Kinderdarsteller sind ja oft deshalb so überzeugend in ihren Rollen, weil die Macher ganz einfach Ewigkeiten gesucht haben, um ein Kind zu finden, das eh perfekt zu dem Part passt, weshalb dann auch gar nicht mehr so wahnsinnig viel geschauspielert werden muss. Aber Benni rastet innerhalb von Sekundenbruchteilen aus, als wäre in ihrem zarten Körper einfach nur ein Schalter umgelegt worden - das geschieht mitunter so schnell, dass man auch als Zuschauer vollkommen von der Situation überfordert ist. Das ist nicht nur eine grandiose Leistung, sondern eine grandiose Schauspielleistung - ein Lob, mit dem wir gerade bei Kinderdarstellern sehr, sehr vorsichtig umgehen.
An einer Stelle des Films entscheidet Michael, dass er den Fall abgeben will - und zwar nicht, weil Benni ihm zu krass ist, sondern weil er Rettungsphantasien entwickelt, die er einfach nicht mehr abschütteln kann und die ihm einen professionellen Umgang mit der Situation unmöglich machen.
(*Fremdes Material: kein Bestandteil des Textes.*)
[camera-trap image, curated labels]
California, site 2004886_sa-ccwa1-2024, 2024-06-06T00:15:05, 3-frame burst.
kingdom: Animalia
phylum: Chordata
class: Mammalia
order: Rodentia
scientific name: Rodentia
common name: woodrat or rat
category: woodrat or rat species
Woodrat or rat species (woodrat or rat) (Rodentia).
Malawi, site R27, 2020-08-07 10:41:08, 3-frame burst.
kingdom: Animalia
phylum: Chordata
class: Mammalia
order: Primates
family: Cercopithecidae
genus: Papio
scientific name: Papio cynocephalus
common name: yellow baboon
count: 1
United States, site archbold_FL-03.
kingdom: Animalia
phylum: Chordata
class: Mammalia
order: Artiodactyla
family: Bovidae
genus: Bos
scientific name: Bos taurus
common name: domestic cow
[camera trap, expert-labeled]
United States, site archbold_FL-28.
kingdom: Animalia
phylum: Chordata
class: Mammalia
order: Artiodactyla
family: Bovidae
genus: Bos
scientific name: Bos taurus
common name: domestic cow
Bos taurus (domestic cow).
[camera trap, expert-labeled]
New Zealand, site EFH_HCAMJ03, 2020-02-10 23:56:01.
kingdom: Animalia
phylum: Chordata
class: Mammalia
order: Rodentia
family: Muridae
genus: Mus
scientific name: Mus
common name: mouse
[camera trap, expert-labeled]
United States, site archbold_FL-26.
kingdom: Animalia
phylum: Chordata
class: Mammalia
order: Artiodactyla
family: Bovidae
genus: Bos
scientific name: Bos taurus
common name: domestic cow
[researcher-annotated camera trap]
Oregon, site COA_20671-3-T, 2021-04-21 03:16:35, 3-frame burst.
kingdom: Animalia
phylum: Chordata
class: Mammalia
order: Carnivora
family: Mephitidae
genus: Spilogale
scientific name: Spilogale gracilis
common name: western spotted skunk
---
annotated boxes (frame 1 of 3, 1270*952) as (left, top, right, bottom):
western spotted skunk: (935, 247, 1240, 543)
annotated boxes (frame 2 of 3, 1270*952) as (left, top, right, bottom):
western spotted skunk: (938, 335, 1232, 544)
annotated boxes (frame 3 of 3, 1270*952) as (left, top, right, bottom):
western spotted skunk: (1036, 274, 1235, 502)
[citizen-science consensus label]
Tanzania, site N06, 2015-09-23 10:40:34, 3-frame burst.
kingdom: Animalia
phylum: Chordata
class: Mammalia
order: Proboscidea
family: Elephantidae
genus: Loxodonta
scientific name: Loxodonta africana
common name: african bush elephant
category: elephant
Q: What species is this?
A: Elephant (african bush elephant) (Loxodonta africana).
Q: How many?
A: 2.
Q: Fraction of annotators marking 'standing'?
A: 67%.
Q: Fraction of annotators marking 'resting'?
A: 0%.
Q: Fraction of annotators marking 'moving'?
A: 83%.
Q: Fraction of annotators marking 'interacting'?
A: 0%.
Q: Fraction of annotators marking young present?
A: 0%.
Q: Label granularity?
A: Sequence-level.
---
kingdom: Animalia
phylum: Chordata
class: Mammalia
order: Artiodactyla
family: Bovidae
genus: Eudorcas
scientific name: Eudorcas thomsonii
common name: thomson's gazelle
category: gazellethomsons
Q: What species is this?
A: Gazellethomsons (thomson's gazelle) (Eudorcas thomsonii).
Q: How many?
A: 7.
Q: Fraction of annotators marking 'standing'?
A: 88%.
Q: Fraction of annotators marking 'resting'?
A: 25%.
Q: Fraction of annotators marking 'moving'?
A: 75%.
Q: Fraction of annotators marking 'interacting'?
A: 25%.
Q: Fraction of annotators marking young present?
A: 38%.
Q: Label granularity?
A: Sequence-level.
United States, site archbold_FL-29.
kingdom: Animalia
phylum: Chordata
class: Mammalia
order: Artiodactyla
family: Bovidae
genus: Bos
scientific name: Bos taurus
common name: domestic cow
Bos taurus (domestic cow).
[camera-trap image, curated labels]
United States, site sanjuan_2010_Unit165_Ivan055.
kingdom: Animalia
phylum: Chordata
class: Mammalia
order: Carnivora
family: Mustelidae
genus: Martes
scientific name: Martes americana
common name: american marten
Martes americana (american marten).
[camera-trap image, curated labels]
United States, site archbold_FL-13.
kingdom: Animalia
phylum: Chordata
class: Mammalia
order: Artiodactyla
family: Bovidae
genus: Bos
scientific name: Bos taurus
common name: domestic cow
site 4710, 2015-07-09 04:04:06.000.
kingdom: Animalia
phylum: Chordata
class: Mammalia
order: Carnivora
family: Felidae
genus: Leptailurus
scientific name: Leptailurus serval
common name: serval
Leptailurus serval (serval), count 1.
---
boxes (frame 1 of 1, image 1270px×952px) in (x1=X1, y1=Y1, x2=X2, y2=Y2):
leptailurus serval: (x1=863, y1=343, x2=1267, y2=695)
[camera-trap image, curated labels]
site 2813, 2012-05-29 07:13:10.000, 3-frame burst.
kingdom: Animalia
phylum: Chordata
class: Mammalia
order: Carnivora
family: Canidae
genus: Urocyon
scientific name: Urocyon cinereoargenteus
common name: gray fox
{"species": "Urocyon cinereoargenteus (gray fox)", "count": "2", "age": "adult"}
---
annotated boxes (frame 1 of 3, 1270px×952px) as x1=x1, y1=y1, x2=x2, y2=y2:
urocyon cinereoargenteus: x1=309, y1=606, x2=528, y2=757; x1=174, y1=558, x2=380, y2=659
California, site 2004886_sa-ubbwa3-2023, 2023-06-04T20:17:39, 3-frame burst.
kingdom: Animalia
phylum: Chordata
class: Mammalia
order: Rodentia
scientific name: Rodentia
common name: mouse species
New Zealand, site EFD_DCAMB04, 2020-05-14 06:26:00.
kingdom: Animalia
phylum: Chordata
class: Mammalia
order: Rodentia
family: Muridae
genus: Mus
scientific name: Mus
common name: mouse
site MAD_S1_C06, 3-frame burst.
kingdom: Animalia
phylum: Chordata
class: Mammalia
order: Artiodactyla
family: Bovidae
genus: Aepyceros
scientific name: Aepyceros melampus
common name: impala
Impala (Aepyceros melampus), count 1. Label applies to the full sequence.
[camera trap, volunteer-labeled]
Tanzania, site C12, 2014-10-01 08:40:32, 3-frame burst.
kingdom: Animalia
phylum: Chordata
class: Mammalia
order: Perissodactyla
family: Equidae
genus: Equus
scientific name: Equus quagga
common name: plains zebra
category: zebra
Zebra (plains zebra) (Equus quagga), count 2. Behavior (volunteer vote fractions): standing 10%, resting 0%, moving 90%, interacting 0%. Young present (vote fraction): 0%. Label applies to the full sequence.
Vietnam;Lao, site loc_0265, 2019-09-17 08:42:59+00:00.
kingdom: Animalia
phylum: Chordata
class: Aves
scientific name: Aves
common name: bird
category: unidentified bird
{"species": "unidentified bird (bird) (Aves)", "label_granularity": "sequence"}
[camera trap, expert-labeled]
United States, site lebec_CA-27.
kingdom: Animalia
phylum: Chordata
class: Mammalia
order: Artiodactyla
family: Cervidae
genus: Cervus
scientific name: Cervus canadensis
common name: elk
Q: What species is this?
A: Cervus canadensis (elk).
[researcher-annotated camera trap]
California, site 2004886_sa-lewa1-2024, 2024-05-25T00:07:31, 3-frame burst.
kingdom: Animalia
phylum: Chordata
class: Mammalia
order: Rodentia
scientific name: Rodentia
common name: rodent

Das wird auch einem Großteil des Publikums nicht anders gehen: Würde man die Zuschauer an verschiedenen Stellen des Films befragen, ob sie jetzt lieber ein klassisches Happy End sehen wollen, bei dem Benni vielleicht doch einfach bei Michael einzieht oder sogar zu ihrer Mutter zurückkehren kann, würde mit Sicherheit eine überwältigende Mehrheit dafür stimmen.
Aber während wir uns womöglich gehen lassen würden, bewahrt Fingscheidt zum Glück die nötige Professionalität und begegnet ihren Figuren zwar mit der größtmöglichen Empathie, aber auch ohne jeden Anflug von falscher Sentimentalität. Eine Wahnsinnsleistung. Schließlich hätte sie das, was jeder im dunklen Kinosaal unbedingt will, nämlich Benni vor sich selbst und ihren Traumata zu retten, mit einem einzigen Fingerschnipsen schaffen können. Aber dafür hätte sie die Integrität ihres herausragenden Drehbuchs zerstören, ihre eigentliche Geschichte verraten müssen.
Fazit: „Systemsprenger“ beschönigt nichts, liefert keine einfachen Antworten, geht da hin, wo es weh tut - und trotzdem ist das Spielfilmdebüt von Nora Fingscheidt alles andere als ein trockener Problemfilm, sondern eine mitreißende, berührende Leinwand-Tour-de-Force, in der das Kinopublikum die Machtlosigkeit aller Beteiligten am eigenen Körper zu spüren bekommt.
Wir haben „Systemsprenger“ im Rahmen der Berlinale 2019 gesehen, wo er im offiziellen Wettbewerb gezeigt wurde.